The reconstructed image and the results of the NEMA NU 2 image quality analysis of contrast recovery and background variability on the simulated image quality phantom are shown in Supplementary Figure 3 for reconstructed images at iterations 3 and 10. Comparing the contrast recovery coefficients at iteration 3 to iteration 10 shows negligible improvements, suggesting that the algorithm has reached convergence. Using 2.344-mm isotropic voxels and 3 iterations (10 subsets), the contrast recovery coefficient varied from 62% for the smallest sphere to 91% for the largest sphere; and the background variability was 2.6% to 0.6%, respectively. No axial mashing was used for the reconstructions in this step to not introduce additional blurring and contrast loss.
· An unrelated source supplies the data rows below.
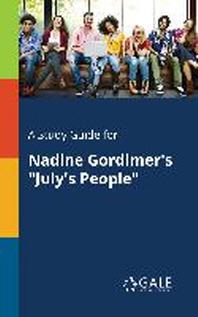 [해외]A Study Guide for Nadine Gordimer's July's People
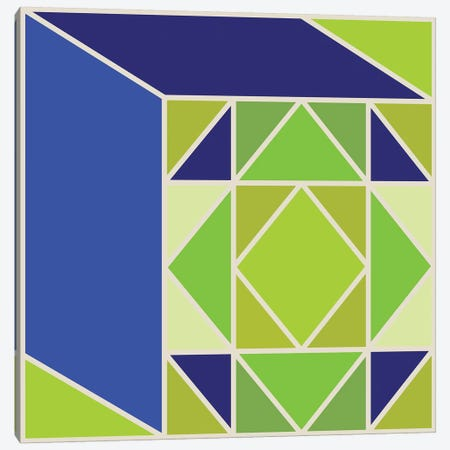 Structure I Canvas Print #GMA51} by Greg Mably Canvas Art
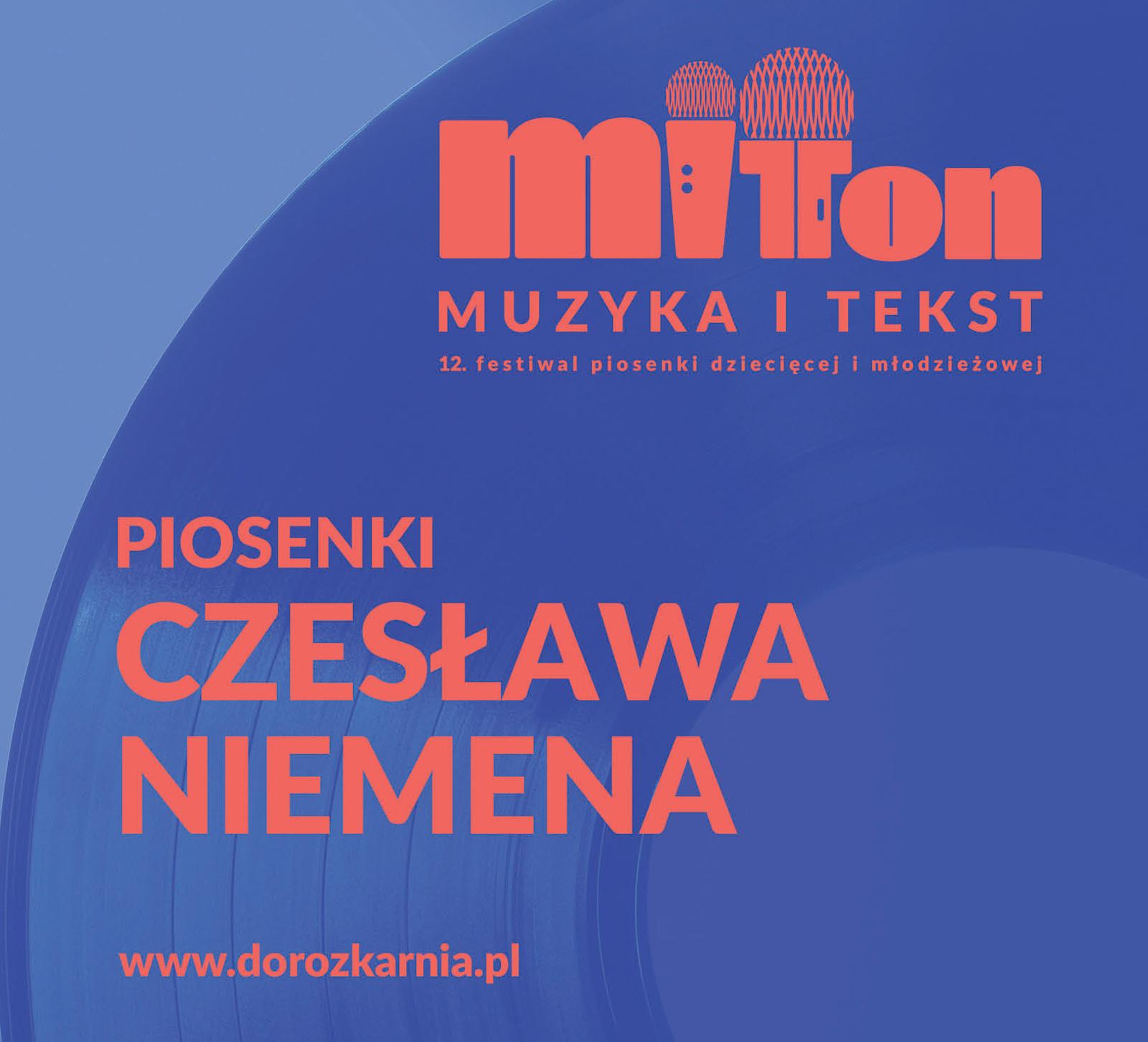 Piosenki Czeslawa Niemena Dorozkarnia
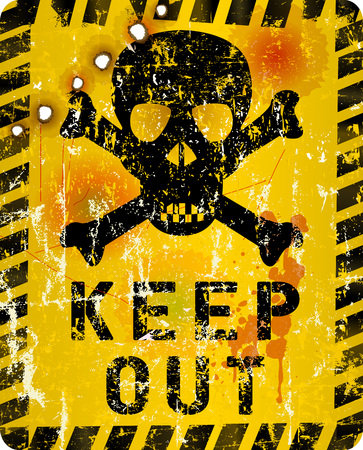 grungy keep out sign with skull and bullet holes, vector illustration Vettoriali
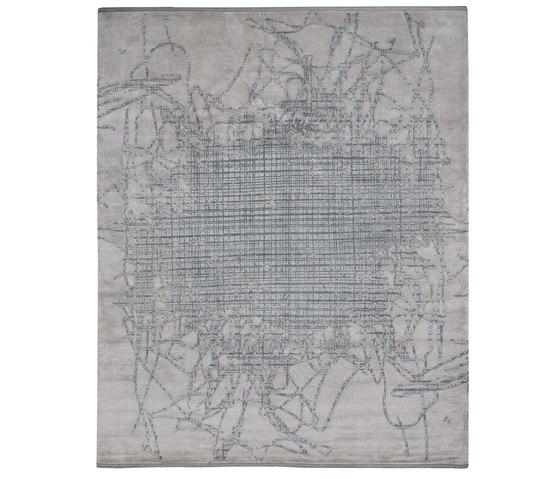 Bidjar | Grid Muted 2 von Jan Kath | Formatteppiche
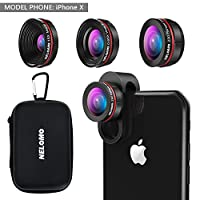 NELOMO Universal Professional HD Camera Lens Kit for iPhone X/8/7Plus/7/6sPlus/6s, Samsung S8+/S8 and other Cellphones (230° Fisheye Lens, 0.65X Super Wide Angle Lens, 15X Super Macro Lens)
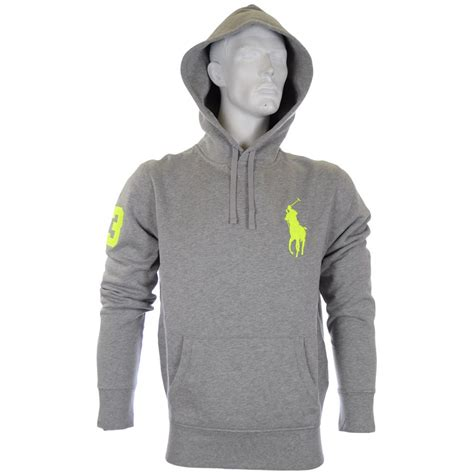 Hoodie Polos Salsabila Cloth Polo Ralph Grey Big Polo Player Hoodie Polo Ralph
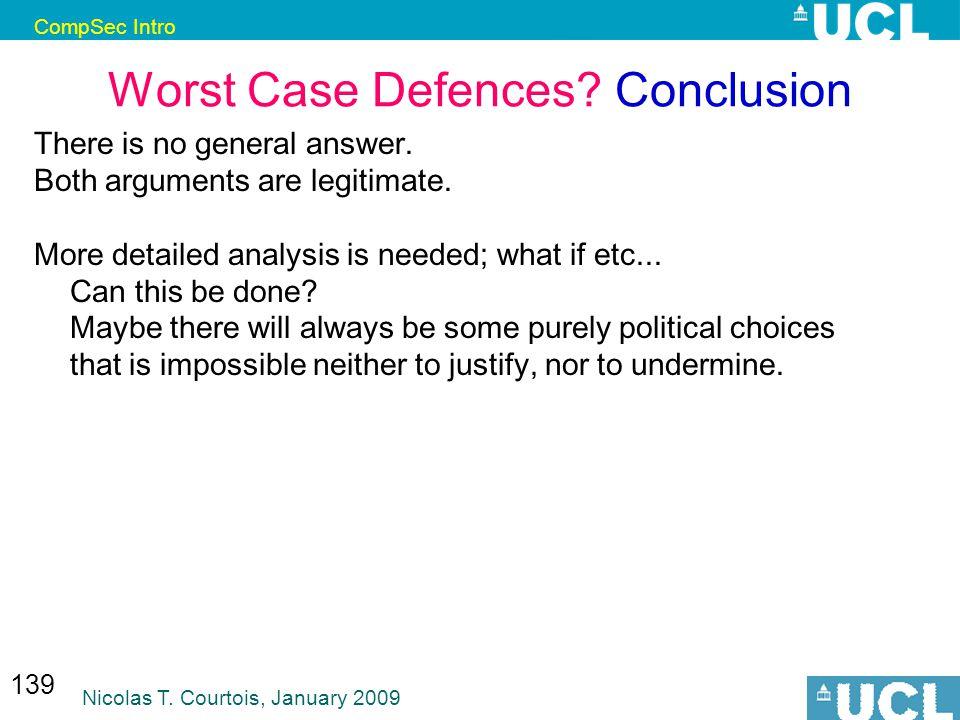 CompSec Intro Nicolas T. Courtois, January 2009 139 Worst Case Defences.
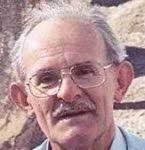 M.Gabriel Veiber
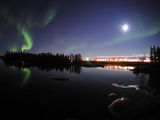 Aurora Borealis Over Long Lake, Northwest Territories, Canada Photographic Print by Stocktrek Images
For comparison, the measured contrast recovery coefficients of a 30-min scan of the NEMA NU 2 image quality phantom reconstructed with the vendor's reconstruction software with 2.344-mm isotropic voxels and 4 iterations (20 subsets) and no PSF modeling were 50% and 91% for the smallest and largest spheres, respectively; and the background variability was 3.1% to 1.3%, respectively (11).

The energy spectra of the singles detected from the 18F emissions of the simulated XCAT phantom and the lutetium background emissions in the uEXPLORER geometry are shown in Supplementary Figure 4 individually and all together. The emission peaks at 202 keV, 307 keV, and 511 keV are visible in addition to the contributions from Compton-scattered events.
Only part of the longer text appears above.